* **TASK**
Retype the passage of the Pandora's Box review verbatim, starting with "Pandora’s Box (Preview)" and going on through "Criterion Collection release.".

* **SOURCE TEXT**
Pandora’s Box (Preview)
Reviewed by Thomas Doherty
Produced by Heinz Landsmann; directed by G. W. Pabst; screenplay by Ladislaus Vajda, adapted from the Frank Wedekind plays Erdgeist and Die Büchse der Pandora; cinematography by Günther Krampf; edited by Joseph Fleisler; art direction by Andrei Andreiev and Gottlieb Hesch; starring Louise Brooks, Fritz Kortner, Franz Lederer, Carl Goetz, Krafft-Raschig, Alice Roberts, Daisy D’Ora, Gustav Diessl, Michael Von Newlinsky, and Siegfried Arno. Blu-ray, B&W, German intertitles with English subtitles, 141 min., 1929. A Criterion Collection release.
Since, oh, 1955, when film archivist Henri Langlois of the Cinémathèque française exclaimed “There is no Garbo! There is no Dietrich! There is only Louise Brooks!” silent film fangirls-and-boys, mostly boys, have been in a fierce competition for hyperbolic expressions of adoration, scouring thesauruses to find superlatives commensurate with the intensity of their rapture for the object of desire. “Louise is the perfect apparition, the dream woman without whom the cinema would be a poor thing,” sighed Ado Kyrou in Amour-Érotisme et cinéma in 1967, but it was Kenneth Tynan who, in 1979 in his New Yorker profile “The Girl in the Black Helmet,” outdid everyone in the supplicant sweepstakes with a litany of besotted hosannahs of such orgasmic fervor (“the only star actress I can imagine either being enslaved by or wanting to enslave”), that he, upon completion of the assignment, must have laid back, spent but satisfied, and smoked a Gitane.
The Criterion Collection’s new Blu-ray edition of Pandora’s Box thus serves not only as occasion to savor a masterpiece of late Weimar cinema before le deluge but also to contemplate the curious phenomenon that is the cult of Louise Brooks (though nowadays it is more akin to a full-blown religion). Not so much rediscovered as seen for the first time, she is the supreme example of a screen icon in retrospect, a face obscure then but preeminent now, reborn as the true It Girl of the silent cinema.
Lulu (Louise Brooks) meets an untimely end at the hands of Jack the Ripper in Pandora’s Box (1929).

* **DATASET ENTRIES**
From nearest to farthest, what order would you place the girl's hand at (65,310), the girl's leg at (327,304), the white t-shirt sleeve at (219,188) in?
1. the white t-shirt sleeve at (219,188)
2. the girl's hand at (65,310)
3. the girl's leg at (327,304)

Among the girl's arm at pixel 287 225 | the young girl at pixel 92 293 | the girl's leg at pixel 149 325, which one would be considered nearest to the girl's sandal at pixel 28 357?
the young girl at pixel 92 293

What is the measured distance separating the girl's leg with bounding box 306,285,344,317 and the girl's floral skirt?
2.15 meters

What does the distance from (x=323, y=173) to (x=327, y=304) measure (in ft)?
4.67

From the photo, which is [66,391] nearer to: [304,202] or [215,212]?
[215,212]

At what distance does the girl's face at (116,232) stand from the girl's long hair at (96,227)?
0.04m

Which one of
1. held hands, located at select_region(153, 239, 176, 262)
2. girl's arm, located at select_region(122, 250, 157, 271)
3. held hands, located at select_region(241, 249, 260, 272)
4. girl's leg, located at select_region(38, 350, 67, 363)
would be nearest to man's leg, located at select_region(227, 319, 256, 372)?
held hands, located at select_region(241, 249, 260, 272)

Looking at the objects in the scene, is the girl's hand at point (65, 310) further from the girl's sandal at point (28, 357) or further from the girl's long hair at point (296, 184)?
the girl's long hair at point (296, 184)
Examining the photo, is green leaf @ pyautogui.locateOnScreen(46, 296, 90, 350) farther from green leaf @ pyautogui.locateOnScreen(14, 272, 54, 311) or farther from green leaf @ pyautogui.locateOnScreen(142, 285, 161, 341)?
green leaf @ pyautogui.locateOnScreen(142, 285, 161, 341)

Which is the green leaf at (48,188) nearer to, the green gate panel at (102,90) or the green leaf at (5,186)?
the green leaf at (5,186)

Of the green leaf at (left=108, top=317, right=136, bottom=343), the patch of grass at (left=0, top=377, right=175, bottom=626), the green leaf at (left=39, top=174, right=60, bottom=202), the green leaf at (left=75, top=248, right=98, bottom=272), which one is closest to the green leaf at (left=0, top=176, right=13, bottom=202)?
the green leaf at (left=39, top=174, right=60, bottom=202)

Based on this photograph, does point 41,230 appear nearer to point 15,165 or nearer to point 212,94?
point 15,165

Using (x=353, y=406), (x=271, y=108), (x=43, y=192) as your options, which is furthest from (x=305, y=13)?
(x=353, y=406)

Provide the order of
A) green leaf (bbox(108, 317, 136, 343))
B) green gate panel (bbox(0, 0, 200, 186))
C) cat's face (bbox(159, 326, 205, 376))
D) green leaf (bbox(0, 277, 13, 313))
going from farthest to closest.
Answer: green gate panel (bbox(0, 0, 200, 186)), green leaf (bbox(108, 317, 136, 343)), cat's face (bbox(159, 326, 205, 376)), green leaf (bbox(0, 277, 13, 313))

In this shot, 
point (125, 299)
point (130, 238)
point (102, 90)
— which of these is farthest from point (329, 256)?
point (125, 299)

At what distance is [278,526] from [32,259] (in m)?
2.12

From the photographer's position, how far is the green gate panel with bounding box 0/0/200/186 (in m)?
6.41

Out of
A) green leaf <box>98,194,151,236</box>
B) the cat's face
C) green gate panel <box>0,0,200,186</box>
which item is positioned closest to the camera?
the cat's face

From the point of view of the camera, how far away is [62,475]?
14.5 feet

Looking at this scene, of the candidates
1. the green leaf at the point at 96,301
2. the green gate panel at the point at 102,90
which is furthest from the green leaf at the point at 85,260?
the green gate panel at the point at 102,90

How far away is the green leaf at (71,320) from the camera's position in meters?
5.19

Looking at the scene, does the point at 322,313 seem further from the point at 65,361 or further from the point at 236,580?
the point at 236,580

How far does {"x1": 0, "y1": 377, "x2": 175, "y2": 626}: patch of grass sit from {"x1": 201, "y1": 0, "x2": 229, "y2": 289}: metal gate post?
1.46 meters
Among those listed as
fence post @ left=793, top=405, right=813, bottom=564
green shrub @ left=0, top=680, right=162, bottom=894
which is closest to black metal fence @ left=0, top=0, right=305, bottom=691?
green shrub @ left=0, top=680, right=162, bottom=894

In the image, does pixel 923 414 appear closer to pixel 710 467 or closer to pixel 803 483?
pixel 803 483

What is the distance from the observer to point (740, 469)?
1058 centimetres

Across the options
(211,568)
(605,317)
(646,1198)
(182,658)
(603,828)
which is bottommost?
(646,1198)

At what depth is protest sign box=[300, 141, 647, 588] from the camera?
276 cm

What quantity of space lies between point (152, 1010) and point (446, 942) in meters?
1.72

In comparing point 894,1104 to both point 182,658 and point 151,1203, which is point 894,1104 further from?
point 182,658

* **RESPONSE TO THE EXERCISE**
Pandora’s Box (Preview)
Reviewed by Thomas Doherty
Produced by Heinz Landsmann; directed by G. W. Pabst; screenplay by Ladislaus Vajda, adapted from the Frank Wedekind plays Erdgeist and Die Büchse der Pandora; cinematography by Günther Krampf; edited by Joseph Fleisler; art direction by Andrei Andreiev and Gottlieb Hesch; starring Louise Brooks, Fritz Kortner, Franz Lederer, Carl Goetz, Krafft-Raschig, Alice Roberts, Daisy D’Ora, Gustav Diessl, Michael Von Newlinsky, and Siegfried Arno. Blu-ray, B&W, German intertitles with English subtitles, 141 min., 1929. A Criterion Collection release.